Carles s’arrête sur cette
question : pourquoi masquer cette connivence objective ? Il ne va pas plus loin, il
fait semblant de ne pas s’interroger sur ce qu’elle pourrait signifier en
matière de traitement de l’information mais ses interlocuteurs qui font les
imbéciles comprennent fort bien la mise en danger de leur pouvoir de tigres de papier
qu’implique cette interrogation, se débattent connement et les manitous de
l’information s’affichent comme des pantins ridicules aux capacités
argumentatives fort limitées, c’est le moins !

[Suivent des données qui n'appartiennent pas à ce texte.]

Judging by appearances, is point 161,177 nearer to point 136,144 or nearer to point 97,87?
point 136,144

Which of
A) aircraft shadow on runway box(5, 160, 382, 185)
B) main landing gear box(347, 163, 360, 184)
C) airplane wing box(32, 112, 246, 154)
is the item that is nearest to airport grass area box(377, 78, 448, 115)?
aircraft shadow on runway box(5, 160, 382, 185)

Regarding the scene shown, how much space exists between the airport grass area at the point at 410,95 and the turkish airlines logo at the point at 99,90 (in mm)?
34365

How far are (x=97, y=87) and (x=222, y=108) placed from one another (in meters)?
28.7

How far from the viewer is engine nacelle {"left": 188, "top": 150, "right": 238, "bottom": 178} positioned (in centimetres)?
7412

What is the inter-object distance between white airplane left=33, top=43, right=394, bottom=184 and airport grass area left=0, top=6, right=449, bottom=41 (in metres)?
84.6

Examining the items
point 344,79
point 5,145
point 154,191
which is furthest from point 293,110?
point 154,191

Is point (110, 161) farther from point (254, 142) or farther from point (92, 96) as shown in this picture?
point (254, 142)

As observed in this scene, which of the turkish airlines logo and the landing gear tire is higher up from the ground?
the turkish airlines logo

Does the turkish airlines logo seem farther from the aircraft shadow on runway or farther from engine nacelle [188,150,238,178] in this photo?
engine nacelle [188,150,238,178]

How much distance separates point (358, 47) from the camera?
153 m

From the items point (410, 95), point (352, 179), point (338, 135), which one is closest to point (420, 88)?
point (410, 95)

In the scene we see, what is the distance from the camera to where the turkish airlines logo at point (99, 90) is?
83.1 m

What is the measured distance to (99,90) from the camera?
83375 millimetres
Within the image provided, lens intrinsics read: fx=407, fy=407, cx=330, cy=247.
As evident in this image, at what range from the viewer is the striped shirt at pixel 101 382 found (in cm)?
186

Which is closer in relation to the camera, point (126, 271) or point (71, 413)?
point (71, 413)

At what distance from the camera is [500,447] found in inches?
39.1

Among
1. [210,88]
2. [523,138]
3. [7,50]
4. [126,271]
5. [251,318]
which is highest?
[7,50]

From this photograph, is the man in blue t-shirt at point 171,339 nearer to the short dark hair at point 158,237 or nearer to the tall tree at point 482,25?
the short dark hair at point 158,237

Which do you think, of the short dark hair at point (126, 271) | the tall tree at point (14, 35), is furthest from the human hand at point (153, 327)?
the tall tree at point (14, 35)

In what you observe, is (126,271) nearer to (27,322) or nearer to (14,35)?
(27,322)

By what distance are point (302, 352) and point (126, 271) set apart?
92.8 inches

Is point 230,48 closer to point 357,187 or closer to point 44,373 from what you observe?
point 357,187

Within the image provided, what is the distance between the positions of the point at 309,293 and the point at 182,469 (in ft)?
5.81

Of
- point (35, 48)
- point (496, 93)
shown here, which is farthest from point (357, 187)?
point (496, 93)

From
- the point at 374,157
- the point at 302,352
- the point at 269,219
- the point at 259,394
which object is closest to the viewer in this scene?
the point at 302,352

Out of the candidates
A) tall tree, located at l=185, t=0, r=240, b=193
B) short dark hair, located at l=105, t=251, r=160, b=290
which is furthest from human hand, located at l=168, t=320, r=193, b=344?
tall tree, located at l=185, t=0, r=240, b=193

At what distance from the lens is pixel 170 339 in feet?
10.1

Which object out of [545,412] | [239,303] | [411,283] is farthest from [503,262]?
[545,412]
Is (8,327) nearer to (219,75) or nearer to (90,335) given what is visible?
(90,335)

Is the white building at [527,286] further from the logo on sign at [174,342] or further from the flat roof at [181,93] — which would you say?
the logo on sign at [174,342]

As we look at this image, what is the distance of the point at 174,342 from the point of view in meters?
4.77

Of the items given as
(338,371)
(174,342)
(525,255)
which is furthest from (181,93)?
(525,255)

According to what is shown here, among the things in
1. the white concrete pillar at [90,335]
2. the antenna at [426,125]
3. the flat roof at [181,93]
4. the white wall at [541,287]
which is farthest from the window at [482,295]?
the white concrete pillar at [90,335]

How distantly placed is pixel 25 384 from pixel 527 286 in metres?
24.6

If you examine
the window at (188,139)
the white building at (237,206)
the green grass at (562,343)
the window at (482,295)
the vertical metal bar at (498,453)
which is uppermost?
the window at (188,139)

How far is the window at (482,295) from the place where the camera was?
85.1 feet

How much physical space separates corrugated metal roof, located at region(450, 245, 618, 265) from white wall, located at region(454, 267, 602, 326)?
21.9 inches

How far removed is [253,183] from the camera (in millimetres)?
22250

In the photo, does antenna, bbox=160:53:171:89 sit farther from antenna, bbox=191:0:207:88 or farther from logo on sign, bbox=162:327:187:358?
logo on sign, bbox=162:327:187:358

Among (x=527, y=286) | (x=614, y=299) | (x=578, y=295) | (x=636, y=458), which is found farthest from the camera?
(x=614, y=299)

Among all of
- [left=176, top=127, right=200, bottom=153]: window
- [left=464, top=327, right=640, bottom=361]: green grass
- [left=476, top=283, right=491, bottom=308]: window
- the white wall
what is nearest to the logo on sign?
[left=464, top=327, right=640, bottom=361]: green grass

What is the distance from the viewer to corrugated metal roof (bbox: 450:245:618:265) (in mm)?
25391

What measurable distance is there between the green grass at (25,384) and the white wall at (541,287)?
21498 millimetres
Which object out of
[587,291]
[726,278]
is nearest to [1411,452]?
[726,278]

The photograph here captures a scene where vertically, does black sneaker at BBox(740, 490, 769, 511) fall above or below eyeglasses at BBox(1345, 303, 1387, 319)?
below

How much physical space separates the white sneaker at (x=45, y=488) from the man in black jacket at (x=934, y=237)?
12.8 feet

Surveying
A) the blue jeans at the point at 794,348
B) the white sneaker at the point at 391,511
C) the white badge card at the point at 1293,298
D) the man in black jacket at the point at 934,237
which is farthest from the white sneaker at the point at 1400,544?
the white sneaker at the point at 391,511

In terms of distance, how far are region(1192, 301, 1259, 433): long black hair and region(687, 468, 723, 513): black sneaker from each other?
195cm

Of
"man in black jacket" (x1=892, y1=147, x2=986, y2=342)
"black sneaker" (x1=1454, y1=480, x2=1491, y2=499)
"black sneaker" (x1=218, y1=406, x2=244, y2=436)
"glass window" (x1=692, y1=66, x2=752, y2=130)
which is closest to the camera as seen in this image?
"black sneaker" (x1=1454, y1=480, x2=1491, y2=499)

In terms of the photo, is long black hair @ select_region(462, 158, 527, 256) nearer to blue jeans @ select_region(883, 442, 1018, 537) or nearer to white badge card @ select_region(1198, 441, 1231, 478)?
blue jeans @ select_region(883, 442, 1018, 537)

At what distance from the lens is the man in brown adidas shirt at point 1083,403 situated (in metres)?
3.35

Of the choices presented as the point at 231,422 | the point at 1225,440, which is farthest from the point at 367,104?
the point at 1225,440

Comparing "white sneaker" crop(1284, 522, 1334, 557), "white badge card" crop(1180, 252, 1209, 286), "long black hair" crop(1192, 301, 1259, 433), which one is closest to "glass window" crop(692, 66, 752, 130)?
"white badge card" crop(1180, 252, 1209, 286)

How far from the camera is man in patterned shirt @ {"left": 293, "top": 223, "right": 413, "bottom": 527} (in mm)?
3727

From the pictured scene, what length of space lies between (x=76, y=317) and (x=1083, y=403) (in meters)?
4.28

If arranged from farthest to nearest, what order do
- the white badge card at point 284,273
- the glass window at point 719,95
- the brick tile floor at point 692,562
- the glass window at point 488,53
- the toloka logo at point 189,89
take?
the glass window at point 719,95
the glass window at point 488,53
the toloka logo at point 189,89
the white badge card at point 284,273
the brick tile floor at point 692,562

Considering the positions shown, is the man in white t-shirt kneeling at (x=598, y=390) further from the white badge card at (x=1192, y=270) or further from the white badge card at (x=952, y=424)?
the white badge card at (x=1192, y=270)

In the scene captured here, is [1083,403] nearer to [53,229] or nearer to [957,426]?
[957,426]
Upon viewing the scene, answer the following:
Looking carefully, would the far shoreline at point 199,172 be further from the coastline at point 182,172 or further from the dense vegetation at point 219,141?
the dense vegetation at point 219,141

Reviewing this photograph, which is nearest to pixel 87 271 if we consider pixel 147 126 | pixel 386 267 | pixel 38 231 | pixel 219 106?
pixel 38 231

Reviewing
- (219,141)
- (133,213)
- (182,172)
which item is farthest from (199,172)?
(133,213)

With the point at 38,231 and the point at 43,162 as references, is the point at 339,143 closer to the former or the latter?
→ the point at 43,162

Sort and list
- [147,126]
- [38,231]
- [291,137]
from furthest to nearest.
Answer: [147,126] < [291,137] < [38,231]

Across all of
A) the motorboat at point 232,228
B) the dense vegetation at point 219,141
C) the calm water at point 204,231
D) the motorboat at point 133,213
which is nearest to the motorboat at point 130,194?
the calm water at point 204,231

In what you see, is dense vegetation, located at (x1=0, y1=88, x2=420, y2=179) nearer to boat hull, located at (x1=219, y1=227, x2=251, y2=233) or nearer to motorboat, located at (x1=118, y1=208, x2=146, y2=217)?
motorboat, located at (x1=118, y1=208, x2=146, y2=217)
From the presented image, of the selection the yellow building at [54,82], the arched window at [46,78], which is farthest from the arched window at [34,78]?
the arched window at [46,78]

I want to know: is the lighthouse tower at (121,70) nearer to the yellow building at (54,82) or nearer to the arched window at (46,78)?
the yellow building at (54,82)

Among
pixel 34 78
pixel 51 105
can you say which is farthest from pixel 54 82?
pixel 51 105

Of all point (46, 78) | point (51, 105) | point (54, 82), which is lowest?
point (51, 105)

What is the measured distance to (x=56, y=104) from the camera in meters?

Ainsi, le film est-il passablement
réjouissant car il mène un petit jeu de massacre vengeur des têtes parlantes et à
peine pensantes télévisuelles qui se réfugient dans de miteuses arguties
déontologiques, des auto-proclamations de " professionnalisme ", l’appel
au " goût du public "… Si Chancel et Blachas s’en sortent avec les
honneurs, De Carolis a l’air d’une tanche, Benyamin fait le faux cul (ma femme
ne peut plus le supporter depuis, elle grogne chaque fois qu’il apparaît dans la
lucarne, comme cette fois où le jt de la 2 nous le rediffuse servant la soupe à
Pinochet, persuadé de bien faire, croyant qu’on peut interroger un dictateur en
exercice avec " neutralité " !), Villeneuve est plus traîneur de sabres
fachisant que jamais…
Karl Zéro démarre avec un capital de sympathie que je ne lui accordait pourtant pas
connaissant ses accointances dans la grande bourgeoisie conservatrice, puis, on le voit
s’enferrer progressivement dans le piège de sa chaîne, c’est lui qui explique
à Carles la différence entre le Canal + d’aujourd’hui et celui de 1984, et il
finit en Dark Vador essayant d’attirer le naïf Pierrot du côté obscur de la
Force…
Canal + apparaît pour ce qu’elle est, une chaîne qui vend de la fausse impertinence
à un public de jeunes à la coule et de csp+ (tout en programmant avec une belle
constance les pires films de beaufs, rappelons-le…). Un de ses pseudo-journalistes
mène dans le film une pseudo-enquête sur le rejet du sujet de Carles par ses patrons :
il produit –sous la dictée ou en toute bonne fois ?- un sujet de strict
auto-justification du point de vue de ses maîtres… Toutes ces vedettes jouent à
fond la carte du copain-copain-nous on n’est pas comme les autres.
Pour finir, ajoutons que Carles est fort drôle dans un
rôle de faux naïf un rien butté, voix-off hésitante et persifleuse : le film
se présente d’emblée comme discours, Pierrot va nous raconter
l’histoire d’un sujet qu’il a voulu faire et qui a été rejeté par
Canal+, il nous présente les péripéties de l’affaire, les pièces du
dossier (conversations téléphoniques, entrevues filmées, documents papier et même
petites malversations de l’auteur) : c’est du grand art parce que, à rebours de
ses contradicteurs justement, l’auteur ne prétend pas à la fausse
objectivité mais construit son discours comme éminemment personnel, ce
qu’est obligatoirement le discours journalistique mais qu’il persiste à masquer
pour se parer de ses nippes de " quatrième pouvoir ".